## Esercizio assegnato 1
Nel brano sui piani nazionali di ripresa, quale quota minima dell'assegnazione totale devono costituire le misure per la transizione verde secondo le regole europee?

--- Brano proposto ---

Ci siamo: da oggi Bruxelles può reperire risorse sui mercati. Tutti i 27 stati membri dell’Ue hanno ratificato la “decisione sulle risorse proprie”. Mentre i fondi diventano realtà, gli eurodeputati verdi lanciano l’allerta. Hanno studiato i piani proposti dai governi, compreso quello italiano. Questi Recovery and resilience plans (piani nazionali di ristoro e resilienza) attendono il semaforo verde della Commissione e poi dei governi riuniti in Consiglio. E siccome agli eletti europei non resta ora che la moral suasion, i verdi scrivono una lettera che dice: «Cara Bruxelles, se non intervieni, questi piani così come sono ora tradiscono il clima. Perdipiù dimenticano le diseguaglianze di genere». Abbiamo letto in anteprima le 13 pagine di appunti e moniti. L’Italia viene citata molto spesso, tra gli esempi di misure inadeguate o fuorvianti. Dall’ecobonus alle caldaie a gas, passando per l’Ilva e il digitale, pare che tra i paesi che peccano e che tentano il green washing ci sia proprio il nostro.

Pecche italiane

Quali regole deve rispettare un Recovery plan? La bussola è il regolamento 2021/241 di Europarlamento e Consiglio, che risale al 12 febbraio e che “istituisce il dispositivo per la ripresa e la resilienza”. Le regole europee dicono ad esempio che «le misure incluse nei piani nazionali dovrebbero contribuire alla transizione verde, compresa la biodiversità, e costituire almeno il 37 per cento dell’assegnazione totale». I verdi hanno studiato i piani presentati dai governi e hanno ora «seri dubbi sul fatto che i piani nazionali rispettino le regole e il loro spirito». In molti casi, dicono gli eletti green d’Europa, il criterio “do no significant harm” (che significa non nuocere ad ambiente e clima) viene aggirato, così come le categorie di investimenti verdi. Insomma i principi green «sono elusi, ignorati, non considerati, con due conseguenze: il green washing e il tradimento di quell’obiettivo comune di destinare il 37 per cento di investimenti al green». Nella lista dettagliata di esempi finiscono spesso Polonia e Repubblica Ceca, ma anche Francia e Germania, e poi c’è un paese che si fa notare quasi in ogni paragrafo. Ed è l’Italia.

Dall’ecobonus a Big Tech

In evidenza tra le pecche nostrane c’è l’Ecobonus. Il regolamento Ue dice che sostituire impianti di riscaldamento a carbone con quelli a gas non aiuta in alcun modo gli obiettivi climatici; Roma invece annovera pure le caldaie a gas come un passo avanti. «Incentivi così generosi da coprire il 110 per cento dei costi, e che però non soddisfano obiettivi misurabili». C’è anche il caso Ilva: «Si parla di nuovi impianti ma ancora mancano le valutazioni di impatto su ambiente e salute richieste dalla direttiva Ue». Poi, travestiti nel nostro piano da viatici di innovazione, ci sono i trattori a diesel e l’uso di idrogeno che proviene da combustibili fossili . Sul gas si disputa oggi una lotta politica: «Il gas – dice Luca Iacoboni di Greenpeace – non è la soluzione ai problemi climatici, anzi è una parte notevolissima del problema. Lo ha confermato di recente l’Agenzia internazionale dell’energia. Eppure i governi fanno finta che non sia così». Tra le distorsioni non c’è solo il greenwashing. Sul fronte digitale, i verdi notano che «Italia, Francia, Germania non garantiscono la competitività per quel che riguarda infrastrutture cloud e altre commesse digitali». In Italia, «le amministrazioni dovranno scegliere i provider da una lista predefinita, ma non viene garantito l’ingresso in questa lista delle piccole e medie imprese». Insomma i big (tech) la fanno da padrone.

--- Estratti delle voci ---

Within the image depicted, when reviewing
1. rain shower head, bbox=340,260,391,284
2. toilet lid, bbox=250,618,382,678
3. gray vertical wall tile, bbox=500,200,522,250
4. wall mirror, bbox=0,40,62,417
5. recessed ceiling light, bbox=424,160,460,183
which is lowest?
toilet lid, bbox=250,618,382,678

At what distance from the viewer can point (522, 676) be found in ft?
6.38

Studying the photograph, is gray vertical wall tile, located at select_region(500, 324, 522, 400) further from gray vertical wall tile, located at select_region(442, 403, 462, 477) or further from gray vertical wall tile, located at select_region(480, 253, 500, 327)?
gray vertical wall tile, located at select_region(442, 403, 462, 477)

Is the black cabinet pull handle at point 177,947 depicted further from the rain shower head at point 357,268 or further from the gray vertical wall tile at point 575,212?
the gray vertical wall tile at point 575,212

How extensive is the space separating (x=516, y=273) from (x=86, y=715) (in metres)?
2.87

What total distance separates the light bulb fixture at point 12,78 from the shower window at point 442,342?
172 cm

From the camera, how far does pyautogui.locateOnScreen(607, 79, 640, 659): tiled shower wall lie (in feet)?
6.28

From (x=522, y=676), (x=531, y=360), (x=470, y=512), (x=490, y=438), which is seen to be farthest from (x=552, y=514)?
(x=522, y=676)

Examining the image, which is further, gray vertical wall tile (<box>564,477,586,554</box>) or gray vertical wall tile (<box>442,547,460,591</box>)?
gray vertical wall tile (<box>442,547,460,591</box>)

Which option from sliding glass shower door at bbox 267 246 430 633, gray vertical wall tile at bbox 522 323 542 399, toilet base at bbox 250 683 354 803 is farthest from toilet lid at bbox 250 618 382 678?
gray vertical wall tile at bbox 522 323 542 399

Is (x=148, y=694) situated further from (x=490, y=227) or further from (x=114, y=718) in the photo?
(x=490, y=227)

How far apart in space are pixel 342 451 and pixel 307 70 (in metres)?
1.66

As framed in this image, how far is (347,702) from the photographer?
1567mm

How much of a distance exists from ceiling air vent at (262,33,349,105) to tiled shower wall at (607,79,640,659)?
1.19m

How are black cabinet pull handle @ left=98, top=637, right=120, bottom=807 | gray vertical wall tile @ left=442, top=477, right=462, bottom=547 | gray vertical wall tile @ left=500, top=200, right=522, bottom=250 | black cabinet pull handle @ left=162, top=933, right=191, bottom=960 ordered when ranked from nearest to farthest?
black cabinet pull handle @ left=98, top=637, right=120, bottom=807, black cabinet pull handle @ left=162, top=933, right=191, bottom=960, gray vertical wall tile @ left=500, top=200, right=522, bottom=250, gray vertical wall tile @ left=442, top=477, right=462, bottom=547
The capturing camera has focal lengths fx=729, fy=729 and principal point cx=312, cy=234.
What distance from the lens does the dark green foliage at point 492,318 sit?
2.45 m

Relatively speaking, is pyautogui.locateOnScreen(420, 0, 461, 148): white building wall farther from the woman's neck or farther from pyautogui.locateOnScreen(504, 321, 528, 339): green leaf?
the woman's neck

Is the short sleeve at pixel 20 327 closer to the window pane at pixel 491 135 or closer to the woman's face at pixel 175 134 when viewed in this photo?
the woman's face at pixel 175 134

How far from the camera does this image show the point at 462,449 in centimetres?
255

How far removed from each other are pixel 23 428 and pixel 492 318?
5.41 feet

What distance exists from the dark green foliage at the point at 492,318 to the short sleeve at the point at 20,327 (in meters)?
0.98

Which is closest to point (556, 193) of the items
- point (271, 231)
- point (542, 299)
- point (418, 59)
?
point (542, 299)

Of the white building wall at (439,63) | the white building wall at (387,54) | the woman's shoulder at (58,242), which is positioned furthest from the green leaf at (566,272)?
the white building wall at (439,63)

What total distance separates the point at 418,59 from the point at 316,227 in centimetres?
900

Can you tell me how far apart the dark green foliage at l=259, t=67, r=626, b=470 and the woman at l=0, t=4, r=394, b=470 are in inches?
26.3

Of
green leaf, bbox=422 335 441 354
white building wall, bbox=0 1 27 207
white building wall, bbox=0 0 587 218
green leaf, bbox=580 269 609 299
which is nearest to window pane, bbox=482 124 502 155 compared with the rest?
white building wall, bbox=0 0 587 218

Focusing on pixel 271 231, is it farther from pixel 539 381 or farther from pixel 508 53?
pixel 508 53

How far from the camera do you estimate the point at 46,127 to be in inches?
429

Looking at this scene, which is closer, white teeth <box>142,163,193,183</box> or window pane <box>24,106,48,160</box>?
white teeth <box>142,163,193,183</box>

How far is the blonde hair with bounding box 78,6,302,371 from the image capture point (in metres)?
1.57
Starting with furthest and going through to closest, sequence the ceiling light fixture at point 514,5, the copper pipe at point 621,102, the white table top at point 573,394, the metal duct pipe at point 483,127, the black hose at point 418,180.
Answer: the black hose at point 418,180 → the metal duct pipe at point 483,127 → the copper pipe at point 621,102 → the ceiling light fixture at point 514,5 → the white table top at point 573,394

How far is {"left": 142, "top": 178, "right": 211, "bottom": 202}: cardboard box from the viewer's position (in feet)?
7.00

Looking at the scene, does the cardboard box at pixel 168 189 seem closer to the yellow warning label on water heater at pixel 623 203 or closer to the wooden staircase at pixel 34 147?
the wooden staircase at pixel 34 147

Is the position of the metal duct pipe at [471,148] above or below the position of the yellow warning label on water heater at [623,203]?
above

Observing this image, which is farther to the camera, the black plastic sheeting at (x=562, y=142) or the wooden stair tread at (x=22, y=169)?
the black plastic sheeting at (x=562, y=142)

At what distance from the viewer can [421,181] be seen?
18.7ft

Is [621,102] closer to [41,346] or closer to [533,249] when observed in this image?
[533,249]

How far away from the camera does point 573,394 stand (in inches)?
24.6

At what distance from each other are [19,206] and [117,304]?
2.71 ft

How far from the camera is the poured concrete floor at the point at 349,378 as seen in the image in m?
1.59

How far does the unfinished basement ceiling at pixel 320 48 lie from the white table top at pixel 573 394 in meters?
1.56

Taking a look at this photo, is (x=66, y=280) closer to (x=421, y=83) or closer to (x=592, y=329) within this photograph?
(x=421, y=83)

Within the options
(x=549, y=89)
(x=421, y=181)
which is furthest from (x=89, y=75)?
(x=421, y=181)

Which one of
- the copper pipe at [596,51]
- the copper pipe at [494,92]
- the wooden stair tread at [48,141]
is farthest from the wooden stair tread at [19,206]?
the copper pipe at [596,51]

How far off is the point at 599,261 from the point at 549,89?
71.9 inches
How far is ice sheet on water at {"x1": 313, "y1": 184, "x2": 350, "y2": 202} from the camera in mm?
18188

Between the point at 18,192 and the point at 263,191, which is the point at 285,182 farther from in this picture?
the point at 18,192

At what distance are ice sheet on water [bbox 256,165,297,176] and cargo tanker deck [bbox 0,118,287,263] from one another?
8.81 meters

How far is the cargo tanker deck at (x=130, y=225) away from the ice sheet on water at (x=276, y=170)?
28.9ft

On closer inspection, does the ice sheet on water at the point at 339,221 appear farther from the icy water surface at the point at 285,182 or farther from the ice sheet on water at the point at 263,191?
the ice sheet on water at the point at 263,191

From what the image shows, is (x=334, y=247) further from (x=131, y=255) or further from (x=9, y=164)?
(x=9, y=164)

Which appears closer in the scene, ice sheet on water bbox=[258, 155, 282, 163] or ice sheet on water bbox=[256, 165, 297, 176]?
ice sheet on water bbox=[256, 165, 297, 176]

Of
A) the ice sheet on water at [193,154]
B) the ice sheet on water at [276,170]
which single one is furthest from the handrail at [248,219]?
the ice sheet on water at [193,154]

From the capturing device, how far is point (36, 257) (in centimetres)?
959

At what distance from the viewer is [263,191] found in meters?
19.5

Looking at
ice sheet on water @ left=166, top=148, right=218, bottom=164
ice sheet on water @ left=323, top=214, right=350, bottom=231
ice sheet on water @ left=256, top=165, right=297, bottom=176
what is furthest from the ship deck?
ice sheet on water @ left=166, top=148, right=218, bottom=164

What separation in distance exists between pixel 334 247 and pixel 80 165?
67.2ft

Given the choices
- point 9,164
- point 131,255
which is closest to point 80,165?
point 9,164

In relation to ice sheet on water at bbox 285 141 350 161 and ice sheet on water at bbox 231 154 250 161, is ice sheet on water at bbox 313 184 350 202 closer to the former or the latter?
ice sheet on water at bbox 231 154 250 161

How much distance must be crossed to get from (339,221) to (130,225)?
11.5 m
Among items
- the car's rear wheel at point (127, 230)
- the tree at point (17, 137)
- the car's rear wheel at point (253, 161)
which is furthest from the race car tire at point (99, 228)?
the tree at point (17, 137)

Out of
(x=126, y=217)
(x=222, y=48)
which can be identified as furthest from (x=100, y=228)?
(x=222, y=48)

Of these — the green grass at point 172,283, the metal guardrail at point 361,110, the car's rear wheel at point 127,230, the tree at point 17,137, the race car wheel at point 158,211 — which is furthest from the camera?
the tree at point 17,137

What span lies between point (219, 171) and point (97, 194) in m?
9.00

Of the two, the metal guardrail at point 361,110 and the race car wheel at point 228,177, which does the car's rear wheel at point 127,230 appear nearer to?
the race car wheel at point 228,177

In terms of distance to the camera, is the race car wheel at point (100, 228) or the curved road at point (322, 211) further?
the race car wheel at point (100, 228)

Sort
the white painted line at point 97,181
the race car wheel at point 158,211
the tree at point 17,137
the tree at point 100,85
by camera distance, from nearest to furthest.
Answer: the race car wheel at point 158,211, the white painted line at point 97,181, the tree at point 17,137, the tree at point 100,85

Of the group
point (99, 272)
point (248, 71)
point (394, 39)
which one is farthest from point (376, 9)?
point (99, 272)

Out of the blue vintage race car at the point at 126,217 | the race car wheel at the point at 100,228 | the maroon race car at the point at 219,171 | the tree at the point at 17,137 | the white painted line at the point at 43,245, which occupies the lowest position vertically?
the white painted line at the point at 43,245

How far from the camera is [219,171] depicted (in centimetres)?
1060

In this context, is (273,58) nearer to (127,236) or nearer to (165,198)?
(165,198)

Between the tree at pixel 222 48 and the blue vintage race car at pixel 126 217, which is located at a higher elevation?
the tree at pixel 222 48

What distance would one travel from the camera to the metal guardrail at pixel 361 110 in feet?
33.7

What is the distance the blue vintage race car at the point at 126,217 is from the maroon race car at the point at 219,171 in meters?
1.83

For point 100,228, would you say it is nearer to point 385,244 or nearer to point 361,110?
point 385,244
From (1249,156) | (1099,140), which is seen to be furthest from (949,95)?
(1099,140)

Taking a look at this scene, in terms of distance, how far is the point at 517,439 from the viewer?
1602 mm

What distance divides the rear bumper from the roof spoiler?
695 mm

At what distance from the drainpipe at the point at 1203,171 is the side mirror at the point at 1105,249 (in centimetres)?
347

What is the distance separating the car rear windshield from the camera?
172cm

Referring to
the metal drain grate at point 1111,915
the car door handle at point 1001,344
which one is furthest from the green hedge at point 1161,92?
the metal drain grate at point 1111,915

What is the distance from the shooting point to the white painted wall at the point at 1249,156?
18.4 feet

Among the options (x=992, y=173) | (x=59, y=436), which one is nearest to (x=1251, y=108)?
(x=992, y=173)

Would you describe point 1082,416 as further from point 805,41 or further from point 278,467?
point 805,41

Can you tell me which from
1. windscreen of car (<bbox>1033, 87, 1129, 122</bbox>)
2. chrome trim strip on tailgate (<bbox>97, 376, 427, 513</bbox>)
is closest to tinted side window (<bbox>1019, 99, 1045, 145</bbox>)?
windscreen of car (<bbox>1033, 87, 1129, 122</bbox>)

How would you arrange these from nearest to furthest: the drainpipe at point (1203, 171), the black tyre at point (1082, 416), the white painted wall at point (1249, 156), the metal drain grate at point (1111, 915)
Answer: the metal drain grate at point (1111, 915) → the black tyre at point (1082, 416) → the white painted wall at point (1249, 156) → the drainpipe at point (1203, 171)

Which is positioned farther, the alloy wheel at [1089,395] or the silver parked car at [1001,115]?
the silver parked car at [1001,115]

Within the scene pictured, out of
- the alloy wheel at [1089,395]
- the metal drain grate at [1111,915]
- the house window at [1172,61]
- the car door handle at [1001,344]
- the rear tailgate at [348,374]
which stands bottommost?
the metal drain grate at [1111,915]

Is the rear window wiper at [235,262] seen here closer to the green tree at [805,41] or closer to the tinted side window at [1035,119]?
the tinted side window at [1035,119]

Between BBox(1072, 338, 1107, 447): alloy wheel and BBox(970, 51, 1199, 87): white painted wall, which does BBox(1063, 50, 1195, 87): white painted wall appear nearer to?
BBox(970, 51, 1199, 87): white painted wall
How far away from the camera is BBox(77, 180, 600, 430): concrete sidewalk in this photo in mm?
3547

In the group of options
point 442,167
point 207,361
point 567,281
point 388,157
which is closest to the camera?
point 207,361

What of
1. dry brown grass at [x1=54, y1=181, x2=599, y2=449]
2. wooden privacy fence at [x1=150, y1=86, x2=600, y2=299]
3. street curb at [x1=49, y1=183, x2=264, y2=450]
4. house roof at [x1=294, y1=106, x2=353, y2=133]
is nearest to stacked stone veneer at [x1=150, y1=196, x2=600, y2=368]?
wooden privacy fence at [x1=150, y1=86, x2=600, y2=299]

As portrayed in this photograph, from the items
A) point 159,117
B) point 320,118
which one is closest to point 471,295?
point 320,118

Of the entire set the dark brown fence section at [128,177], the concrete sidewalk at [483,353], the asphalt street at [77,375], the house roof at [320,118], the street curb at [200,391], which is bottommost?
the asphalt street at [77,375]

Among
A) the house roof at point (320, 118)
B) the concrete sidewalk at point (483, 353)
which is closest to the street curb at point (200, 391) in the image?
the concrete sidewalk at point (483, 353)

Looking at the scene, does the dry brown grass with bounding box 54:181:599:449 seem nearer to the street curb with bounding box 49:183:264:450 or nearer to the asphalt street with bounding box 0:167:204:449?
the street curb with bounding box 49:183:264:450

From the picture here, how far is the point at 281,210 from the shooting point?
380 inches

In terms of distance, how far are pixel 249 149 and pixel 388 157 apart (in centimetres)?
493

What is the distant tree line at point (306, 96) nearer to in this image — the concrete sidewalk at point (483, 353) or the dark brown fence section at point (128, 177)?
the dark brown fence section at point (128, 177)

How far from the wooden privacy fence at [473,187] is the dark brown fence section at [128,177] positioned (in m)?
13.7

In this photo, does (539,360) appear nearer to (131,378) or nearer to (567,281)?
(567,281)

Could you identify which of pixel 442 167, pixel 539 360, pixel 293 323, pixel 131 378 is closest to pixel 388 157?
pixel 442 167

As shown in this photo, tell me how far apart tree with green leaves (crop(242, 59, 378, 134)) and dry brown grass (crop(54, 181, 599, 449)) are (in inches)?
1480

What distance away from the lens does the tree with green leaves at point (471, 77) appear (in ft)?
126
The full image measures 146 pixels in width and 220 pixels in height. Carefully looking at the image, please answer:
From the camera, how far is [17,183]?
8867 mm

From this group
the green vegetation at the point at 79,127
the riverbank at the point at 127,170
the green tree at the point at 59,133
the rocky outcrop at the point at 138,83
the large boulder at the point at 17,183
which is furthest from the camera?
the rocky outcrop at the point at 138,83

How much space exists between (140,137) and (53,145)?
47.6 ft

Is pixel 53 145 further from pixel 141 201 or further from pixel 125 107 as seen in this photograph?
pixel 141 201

---

## Esercizio assegnato 2
Riporta ogni riga delle voci che contiene la stringa "section".

## Risposta all'esercizio 1
Almeno il 37 per cento dell'assegnazione totale.

## Risposta all'esercizio 2
Of the entire set the dark brown fence section at [128,177], the concrete sidewalk at [483,353], the asphalt street at [77,375], the house roof at [320,118], the street curb at [200,391], which is bottommost?
What is the distant tree line at point (306, 96) nearer to in this image — the concrete sidewalk at point (483, 353) or the dark brown fence section at point (128, 177)?
the dark brown fence section at point (128, 177)
How far from the wooden privacy fence at [473,187] is the dark brown fence section at [128,177] positioned (in m)?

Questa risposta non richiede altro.